Data in this exercise |

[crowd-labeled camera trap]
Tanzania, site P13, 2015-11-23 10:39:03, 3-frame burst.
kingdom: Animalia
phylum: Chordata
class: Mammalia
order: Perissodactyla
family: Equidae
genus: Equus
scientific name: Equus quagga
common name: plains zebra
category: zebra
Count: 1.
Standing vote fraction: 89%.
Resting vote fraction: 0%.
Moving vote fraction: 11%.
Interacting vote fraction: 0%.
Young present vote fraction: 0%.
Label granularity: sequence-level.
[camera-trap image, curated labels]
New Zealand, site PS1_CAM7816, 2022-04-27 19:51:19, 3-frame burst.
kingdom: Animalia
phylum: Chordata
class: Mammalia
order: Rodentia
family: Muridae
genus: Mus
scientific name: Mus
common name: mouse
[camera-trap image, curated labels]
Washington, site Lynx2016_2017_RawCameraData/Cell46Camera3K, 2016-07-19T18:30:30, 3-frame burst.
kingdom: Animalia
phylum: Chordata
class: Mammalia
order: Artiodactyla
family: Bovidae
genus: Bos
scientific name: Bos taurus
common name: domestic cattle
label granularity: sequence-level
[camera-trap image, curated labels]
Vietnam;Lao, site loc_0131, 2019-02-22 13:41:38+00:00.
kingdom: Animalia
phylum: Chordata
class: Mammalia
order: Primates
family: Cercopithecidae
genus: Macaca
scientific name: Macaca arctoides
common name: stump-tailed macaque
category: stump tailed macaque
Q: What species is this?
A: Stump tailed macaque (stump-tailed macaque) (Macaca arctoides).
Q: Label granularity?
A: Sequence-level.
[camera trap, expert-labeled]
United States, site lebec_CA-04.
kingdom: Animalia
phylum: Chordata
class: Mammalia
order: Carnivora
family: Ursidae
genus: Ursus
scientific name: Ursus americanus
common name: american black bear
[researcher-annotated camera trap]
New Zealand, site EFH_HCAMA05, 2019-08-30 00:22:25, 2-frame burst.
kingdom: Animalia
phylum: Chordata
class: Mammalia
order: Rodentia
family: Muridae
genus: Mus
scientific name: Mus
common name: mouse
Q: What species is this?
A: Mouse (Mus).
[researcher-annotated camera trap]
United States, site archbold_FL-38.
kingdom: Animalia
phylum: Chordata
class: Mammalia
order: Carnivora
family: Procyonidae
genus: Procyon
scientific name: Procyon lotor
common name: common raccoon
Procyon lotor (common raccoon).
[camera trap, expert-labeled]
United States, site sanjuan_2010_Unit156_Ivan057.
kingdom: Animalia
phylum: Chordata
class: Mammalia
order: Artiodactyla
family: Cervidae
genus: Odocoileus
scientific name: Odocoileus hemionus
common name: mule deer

What you are asked to do | Repeat the data above in full, word for word.

Solution for this exercise |
[crowd-labeled camera trap]
Tanzania, site P13, 2015-11-23 10:39:03, 3-frame burst.
kingdom: Animalia
phylum: Chordata
class: Mammalia
order: Perissodactyla
family: Equidae
genus: Equus
scientific name: Equus quagga
common name: plains zebra
category: zebra
Count: 1.
Standing vote fraction: 89%.
Resting vote fraction: 0%.
Moving vote fraction: 11%.
Interacting vote fraction: 0%.
Young present vote fraction: 0%.
Label granularity: sequence-level.
[camera-trap image, curated labels]
New Zealand, site PS1_CAM7816, 2022-04-27 19:51:19, 3-frame burst.
kingdom: Animalia
phylum: Chordata
class: Mammalia
order: Rodentia
family: Muridae
genus: Mus
scientific name: Mus
common name: mouse
[camera-trap image, curated labels]
Washington, site Lynx2016_2017_RawCameraData/Cell46Camera3K, 2016-07-19T18:30:30, 3-frame burst.
kingdom: Animalia
phylum: Chordata
class: Mammalia
order: Artiodactyla
family: Bovidae
genus: Bos
scientific name: Bos taurus
common name: domestic cattle
label granularity: sequence-level
[camera-trap image, curated labels]
Vietnam;Lao, site loc_0131, 2019-02-22 13:41:38+00:00.
kingdom: Animalia
phylum: Chordata
class: Mammalia
order: Primates
family: Cercopithecidae
genus: Macaca
scientific name: Macaca arctoides
common name: stump-tailed macaque
category: stump tailed macaque
Q: What species is this?
A: Stump tailed macaque (stump-tailed macaque) (Macaca arctoides).
Q: Label granularity?
A: Sequence-level.
[camera trap, expert-labeled]
United States, site lebec_CA-04.
kingdom: Animalia
phylum: Chordata
class: Mammalia
order: Carnivora
family: Ursidae
genus: Ursus
scientific name: Ursus americanus
common name: american black bear
[researcher-annotated camera trap]
New Zealand, site EFH_HCAMA05, 2019-08-30 00:22:25, 2-frame burst.
kingdom: Animalia
phylum: Chordata
class: Mammalia
order: Rodentia
family: Muridae
genus: Mus
scientific name: Mus
common name: mouse
Q: What species is this?
A: Mouse (Mus).
[researcher-annotated camera trap]
United States, site archbold_FL-38.
kingdom: Animalia
phylum: Chordata
class: Mammalia
order: Carnivora
family: Procyonidae
genus: Procyon
scientific name: Procyon lotor
common name: common raccoon
Procyon lotor (common raccoon).
[camera trap, expert-labeled]
United States, site sanjuan_2010_Unit156_Ivan057.
kingdom: Animalia
phylum: Chordata
class: Mammalia
order: Artiodactyla
family: Cervidae
genus: Odocoileus
scientific name: Odocoileus hemionus
common name: mule deer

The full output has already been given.